O momento histórico em que os indonésios admitiram um referendo em Timor-Leste

[dropcap]O[/dropcap] terceiro presidente indonésio, Bacharuddin Jusuf Habibie, reservou para si um lugar na história de Timor-Leste quando, há exactamente 20 anos, admitiu pela primeira vez a possibilidade de um referendo aos timorenses.

Declarações depois de uma histórica reunião do Conselho de Ministros indonésio de 27 de Janeiro de 1999 que marcariam o arranque de um ano em que os timorenses puderam, pela primeira vez, escolher o seu destino.

José Ramos-Horta, principal rosto da frente diplomática da resistência timorense, recordou à Lusa que nessa altura estava nos escritórios da CNN em Atlanta, onde tinha previsto várias entrevistas sobre a questão de Timor.

“Estava a ser entrevistado quando alguém veio a correr dizer que o Habibie estava a dizer que queria ver resolvida a questão de Timor: aquilo só tem pedras, dizia ele”, recordou.

### [O que fazer]
**1.** Traduza para inglês esta frase da seleção: "José Ramos-Horta, principal rosto da frente diplomática da resistência timorense, recordou à Lusa que nessa altura estava nos escritórios da CNN em Atlanta, onde tinha previsto várias entrevistas sobre a questão de Timor."
**2.** Devolva, sem qualquer alteração, o trecho da seleção que vai de "O momento histórico" até "referendo aos timorenses.".
Os itens têm uma origem diferente da seleção.

### [Itens fornecidos]
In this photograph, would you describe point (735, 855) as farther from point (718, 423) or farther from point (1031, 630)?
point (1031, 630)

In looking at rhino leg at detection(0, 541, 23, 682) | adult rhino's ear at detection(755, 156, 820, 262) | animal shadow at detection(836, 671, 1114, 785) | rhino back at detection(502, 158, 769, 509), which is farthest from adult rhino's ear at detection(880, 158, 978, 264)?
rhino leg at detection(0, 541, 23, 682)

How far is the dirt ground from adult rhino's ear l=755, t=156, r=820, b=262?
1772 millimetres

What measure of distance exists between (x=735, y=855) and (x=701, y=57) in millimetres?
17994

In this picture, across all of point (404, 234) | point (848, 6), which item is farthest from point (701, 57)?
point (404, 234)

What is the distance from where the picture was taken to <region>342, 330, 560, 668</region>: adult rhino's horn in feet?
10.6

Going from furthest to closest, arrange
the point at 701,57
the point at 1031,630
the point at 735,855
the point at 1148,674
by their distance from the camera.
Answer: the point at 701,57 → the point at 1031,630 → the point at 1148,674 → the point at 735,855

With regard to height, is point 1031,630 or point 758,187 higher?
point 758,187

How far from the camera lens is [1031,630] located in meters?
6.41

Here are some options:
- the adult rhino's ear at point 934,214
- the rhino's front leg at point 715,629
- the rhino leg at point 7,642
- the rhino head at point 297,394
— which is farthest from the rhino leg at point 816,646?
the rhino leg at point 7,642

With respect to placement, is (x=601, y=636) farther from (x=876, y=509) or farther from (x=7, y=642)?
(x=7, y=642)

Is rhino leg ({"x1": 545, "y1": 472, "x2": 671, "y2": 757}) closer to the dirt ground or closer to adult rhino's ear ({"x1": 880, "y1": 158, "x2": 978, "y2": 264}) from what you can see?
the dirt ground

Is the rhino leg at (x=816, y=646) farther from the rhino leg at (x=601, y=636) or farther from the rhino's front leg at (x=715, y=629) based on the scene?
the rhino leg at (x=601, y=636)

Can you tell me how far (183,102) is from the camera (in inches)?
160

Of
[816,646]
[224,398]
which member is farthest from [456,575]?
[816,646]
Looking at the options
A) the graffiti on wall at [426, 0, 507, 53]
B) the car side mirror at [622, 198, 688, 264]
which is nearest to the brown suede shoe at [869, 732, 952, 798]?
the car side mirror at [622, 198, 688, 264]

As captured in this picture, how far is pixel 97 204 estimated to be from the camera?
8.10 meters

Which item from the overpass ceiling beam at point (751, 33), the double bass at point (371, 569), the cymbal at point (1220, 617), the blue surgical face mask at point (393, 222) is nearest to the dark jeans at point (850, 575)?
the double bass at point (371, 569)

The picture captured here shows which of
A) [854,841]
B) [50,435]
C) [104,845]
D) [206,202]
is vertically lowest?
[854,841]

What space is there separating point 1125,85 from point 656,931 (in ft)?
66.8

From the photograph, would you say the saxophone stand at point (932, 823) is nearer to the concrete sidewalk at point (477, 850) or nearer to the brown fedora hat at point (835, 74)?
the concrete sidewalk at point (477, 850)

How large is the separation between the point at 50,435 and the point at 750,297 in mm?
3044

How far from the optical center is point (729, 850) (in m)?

### [Respostas]
**1.** José Ramos-Horta, the main face of the diplomatic front of the Timorese resistance, told Lusa that at that time he was at CNN's offices in Atlanta, where he had several interviews scheduled on the Timor question.

**2.**
O momento histórico em que os indonésios admitiram um referendo em Timor-Leste

[dropcap]O[/dropcap] terceiro presidente indonésio, Bacharuddin Jusuf Habibie, reservou para si um lugar na história de Timor-Leste quando, há exactamente 20 anos, admitiu pela primeira vez a possibilidade de um referendo aos timorenses.